M comme Mbeki Il a hérité du dossier dans un contexte désespéré. Aucun autre chef d’État ne voulait plus écouter Gbagbo. Mais, derrière Mbeki, il y a aussi une puissance, et le bâton du Conseil de sécurité. Il a été très clair. Il a rappelé que personne n’est à l’abri des sanctions. Moi, on n’a pas besoin de me le dire, je le sais. Mais Gbagbo a compris que c’était sa dernière chance. Il savait qu’il n’avait pas intérêt à ruser. Et puis Mbeki a bien compris la crise interne à la Côte d’Ivoire. Il a toujours dénoncé les conditions de l’élection de Gbagbo. Pour lui, la situation ne pourra être résolue que par des élections irréprochables. J’aime bien Mbeki. Il est venu à Bouaké, il a été bien reçu. Il est très chaleureux. On a de bons rapports, je l’ai régulièrement au téléphone. Il est très intelligent et il a beaucoup de pouvoir.
O comme Obasanjo Je l’appelle mon oncle. Au début, il n’était pas sur les mêmes positions que nous, et avait proposé à Gbagbo de lui envoyer ses Alpha-Jet pour mater la rébellion. Il faisait partie de ceux qui n’étaient pas d’accord que la crise ivoirienne trouve sa solution en France.

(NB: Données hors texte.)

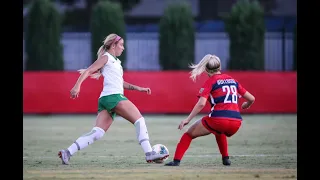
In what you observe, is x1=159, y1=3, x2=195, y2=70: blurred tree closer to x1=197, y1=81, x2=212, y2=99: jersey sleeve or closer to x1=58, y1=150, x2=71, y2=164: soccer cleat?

Quand nous sommes rentrés de Marcoussis, nous l’avons rencontré à Dakar. On a alors compris que c’était quelqu’un d’engagé. Quand il comprend une logique et l’accepte, il la suit sans réserve. C’est un monsieur entier que j’ai appris à apprécier. Il m’a fait l’honneur de plusieurs déjeuners à Abuja. D’ailleurs, en partant de Paris, à la mi-mai, je me suis rendu à Abuja. Obasanjo joue un rôle très important, car c’est sous sa houlette que le dossier Côte d’Ivoire a avancé.
O comme Ouattara Je discute beaucoup avec Ouattara, que j’apprécie. Je le vois à chaque fois que je le souhaite. La question n’est pas de savoir si Soro est le directeur de campagne de Ouattara, ou si Soro est un inféodé à Ouattara. Je mérite quand même plus de considération. Le problème en Côte d’Ivoire, c’est qu’on a vite fait de vous faire passer pour un étranger parce que vous avez pris l’avion pour Ouagadougou ou Bamako. Mais je n’ai aucune illusion sur les oppositions africaines : on a vu un Laurent Gbagbo arriver en 1990 en Côte d’Ivoire et tenir le langage du changement, parler des valeurs généreuses du socialisme. Puis, du jour au lendemain, on a retrouvé le même homme dans l’extrême droite.
S comme Soro À chaque jour suffit sa peine. Je ne me préoccupe pas d’être ministre. Je veux juste que grâce à notre action des élections justes en Côte d’Ivoire fassent figure de modèle en Afrique de l’Ouest. Un bond qualitatif dans la démocratie, ça me suffit. Je peux prendre ma retraite avec ça [rires]. Ce n’est pas parce que Guillaume Soro a dirigé la rébellion et contrôle 60 % du territoire qu’il doit être président de la République. Toute ambition démesurée sans compétence est criminelle. Si je peux aider les acteurs politiques à réussir leur programme, je le ferai sans hésiter. Si, demain, Bédié est président, et s’il considère que Guillaume Soro peut jouer un rôle, j’apporterai ma contribution.
V comme Villepin Je ne cache pas que j’apprécie beaucoup Dominique de Villepin. C’était l’un des rares dans le gouvernement français à se sentir proche de la Côte d’Ivoire et à être déterminé à résoudre notre problème. Il a osé Marcoussis (c’est son initiative). Il est allé à Abidjan, même quand on a craché sur lui. Il est allé à Bouaké. Il a été formidable.
W comme Wade Il m’appelle le petit, et, pour lui, je ne serai toujours que le petit. J’ai de très bons rapports avec lui. Il a eu des positions claires et nettes. Sur la Côte d’Ivoire, il a été irréprochable et courageux.
* Comment je suis devenu un rebelle. La Côte d’Ivoire au bord du gouffre, Hachette Littératures, avril 2005, 174 pages, 15 euros.